We are in the process to try out the opentelemetry colletor with tail sampling processor.
Our goal is to sample 10% of traces for each service.
I already tried the 10% of all traces, but sometimes it takes quite a significant time that a trace for a specific service is sampled.
For example:
policies:
[
{
name: sampling-policy,
type: probabilistic,
probabilistic: { sampling_percentage: 10 },
}
]
Service_1 had 100.000 traces last 3h
Service_2 had 10 traces in the last 3h
Result: Only traces from Service_1 are sampled.

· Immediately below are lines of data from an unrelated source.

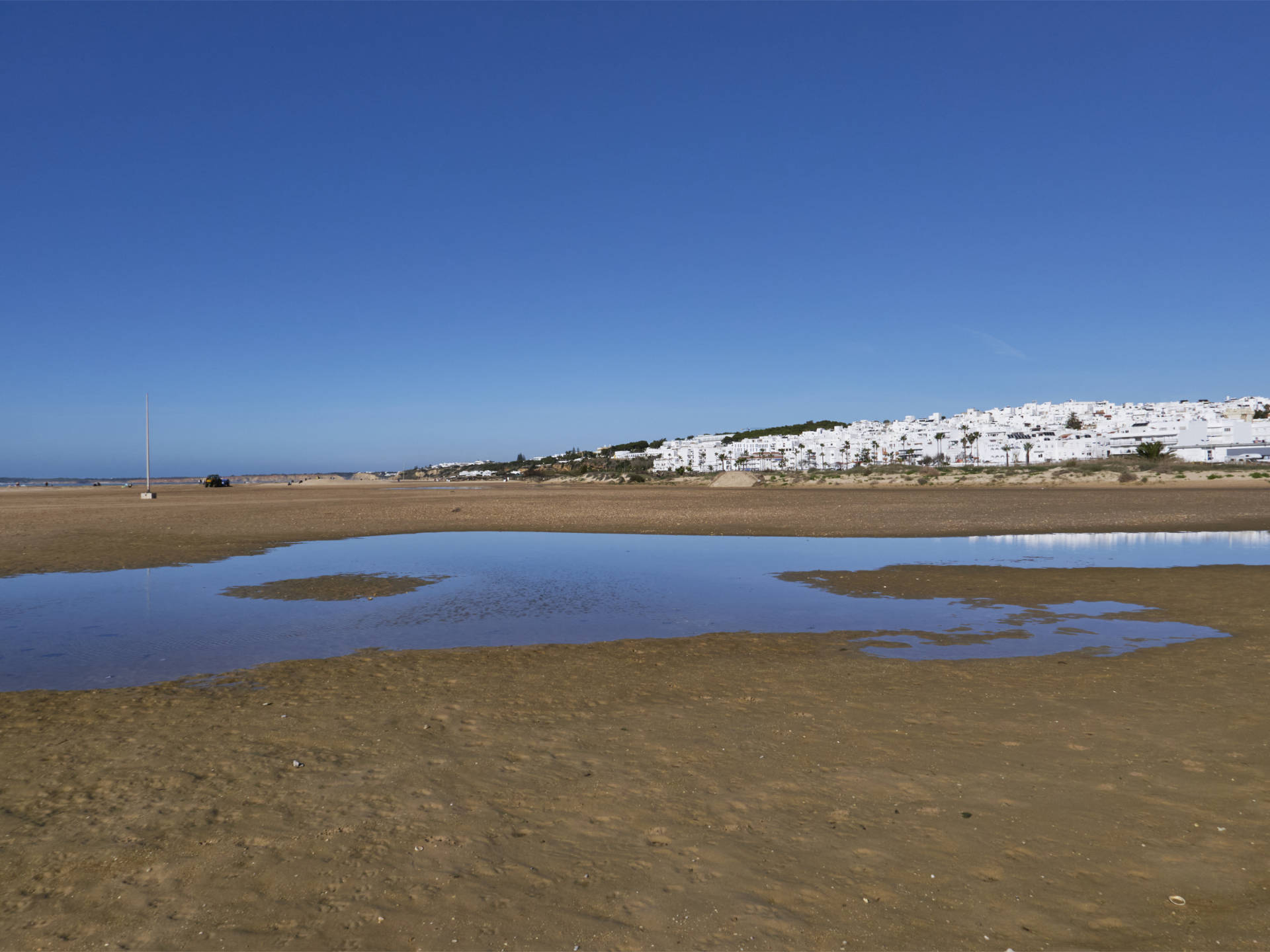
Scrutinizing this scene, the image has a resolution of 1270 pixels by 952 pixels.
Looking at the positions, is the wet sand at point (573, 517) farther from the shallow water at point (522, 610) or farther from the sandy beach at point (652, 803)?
the sandy beach at point (652, 803)

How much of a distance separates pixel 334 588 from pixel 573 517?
2201 centimetres

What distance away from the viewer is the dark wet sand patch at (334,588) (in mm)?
15977

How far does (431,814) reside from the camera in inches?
215

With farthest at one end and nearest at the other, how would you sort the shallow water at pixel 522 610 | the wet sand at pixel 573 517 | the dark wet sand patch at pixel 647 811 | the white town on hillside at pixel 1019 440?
1. the white town on hillside at pixel 1019 440
2. the wet sand at pixel 573 517
3. the shallow water at pixel 522 610
4. the dark wet sand patch at pixel 647 811

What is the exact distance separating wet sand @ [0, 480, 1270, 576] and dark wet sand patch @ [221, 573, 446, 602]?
6.32 metres

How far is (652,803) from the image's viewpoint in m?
5.67

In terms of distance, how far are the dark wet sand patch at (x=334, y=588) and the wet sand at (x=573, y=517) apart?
20.7 ft

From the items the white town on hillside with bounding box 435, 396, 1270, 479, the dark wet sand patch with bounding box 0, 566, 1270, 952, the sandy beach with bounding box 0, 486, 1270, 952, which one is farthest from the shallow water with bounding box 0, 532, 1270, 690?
the white town on hillside with bounding box 435, 396, 1270, 479

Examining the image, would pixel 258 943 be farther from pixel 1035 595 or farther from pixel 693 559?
pixel 693 559

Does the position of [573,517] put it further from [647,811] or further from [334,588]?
[647,811]

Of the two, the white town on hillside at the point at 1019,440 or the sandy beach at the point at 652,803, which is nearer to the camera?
the sandy beach at the point at 652,803

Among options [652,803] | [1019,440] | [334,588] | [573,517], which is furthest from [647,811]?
[1019,440]

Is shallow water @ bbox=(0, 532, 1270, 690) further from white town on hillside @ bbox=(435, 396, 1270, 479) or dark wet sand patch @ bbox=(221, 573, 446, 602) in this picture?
white town on hillside @ bbox=(435, 396, 1270, 479)

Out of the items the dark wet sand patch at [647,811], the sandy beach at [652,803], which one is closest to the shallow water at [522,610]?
the sandy beach at [652,803]
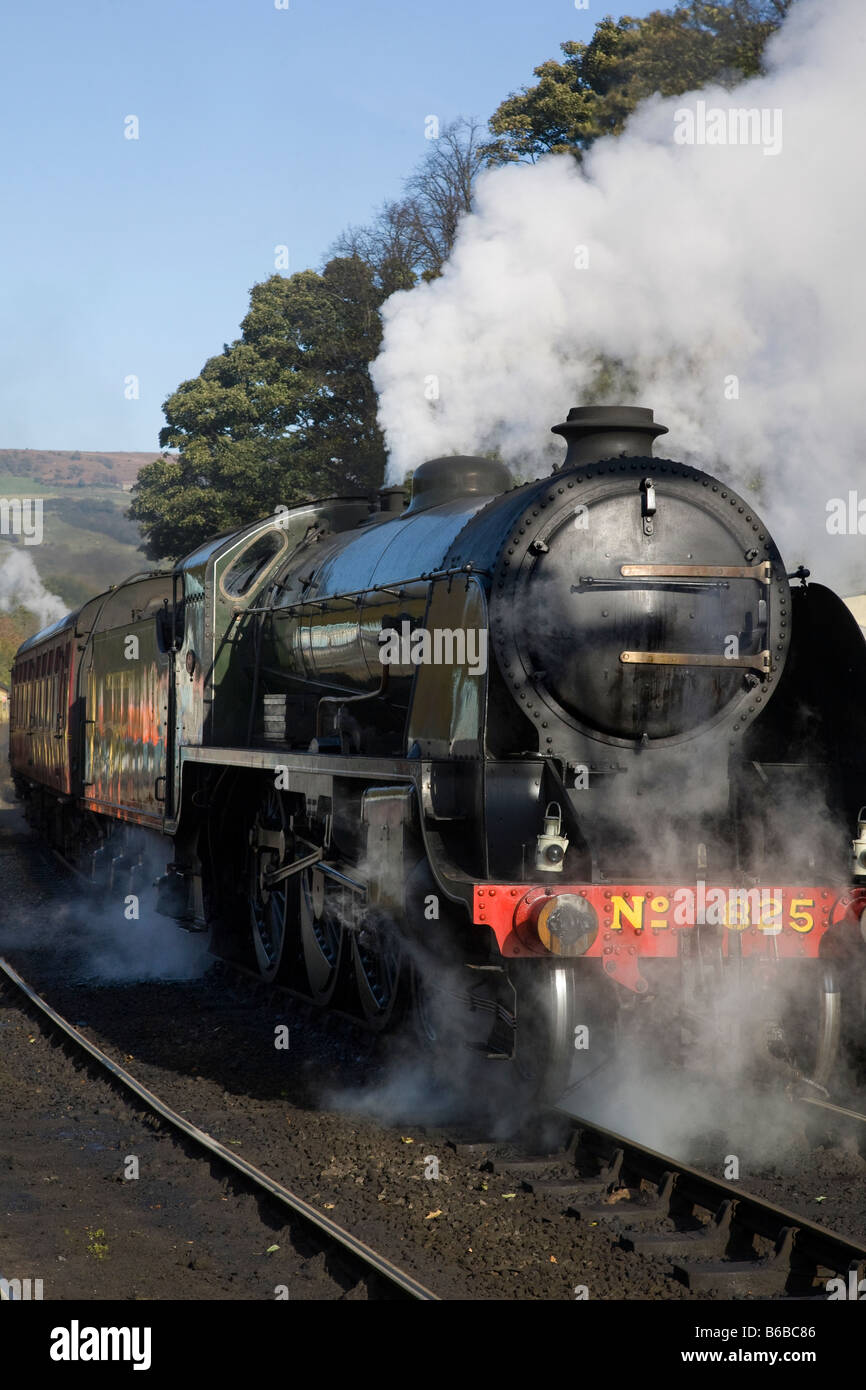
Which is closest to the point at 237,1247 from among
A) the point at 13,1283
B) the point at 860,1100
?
the point at 13,1283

So we need to do something like this in our opinion:
policies: [
{
# Rule 1: sample 10% of service_1
name: service_1_sampling_policy,
type: and,
and:
{
and_sub_policy:
[
{
# filter by service name
name: service-name-policy,
type: string_attribute,
string_attribute:
{
key: service.name,
values: [service-1],
},
},
{
# apply probabilistic sampling
name: probabilistic-policy,
type: probabilistic,
probabilistic: { sampling_percentage: 0.1 },
},
],
},
},
{
# Rule 2: sample 10% of service_2
name: service_2_sampling_policy,
type: and,
and:
{
and_sub_policy:
[
{
# filter by service name
name: service-name-policy,
type: string_attribute,
string_attribute:
{
key: service.name,
values: [service-2],
},
},
{
# apply probabilistic sampling
name: probabilistic-policy,
type: probabilistic,
probabilistic: { sampling_percentage: 0.1 },
},
],
},
},
]
Now the Problem is we have a lot of services and it can happen that service names are change etc. So manual maintaining this list is not possible.
Is there a possibility to do something like:
policies: [
{
for each service in service.name:
{
# Rule 1: sample 10% of each service
name: service_sampling_policy,
type: and,
and:
{
and_sub_policy:
[
{
# filter by service name
name: service-name-policy,
type: string_attribute,
string_attribute:
{
values: service_name,
},
},
{
# apply probabilistic sampling
name: probabilistic-policy,
type: probabilistic,
probabilistic: { sampling_percentage: 0.1 },
},
],
},
},
}
So the services are sampled independently of each other.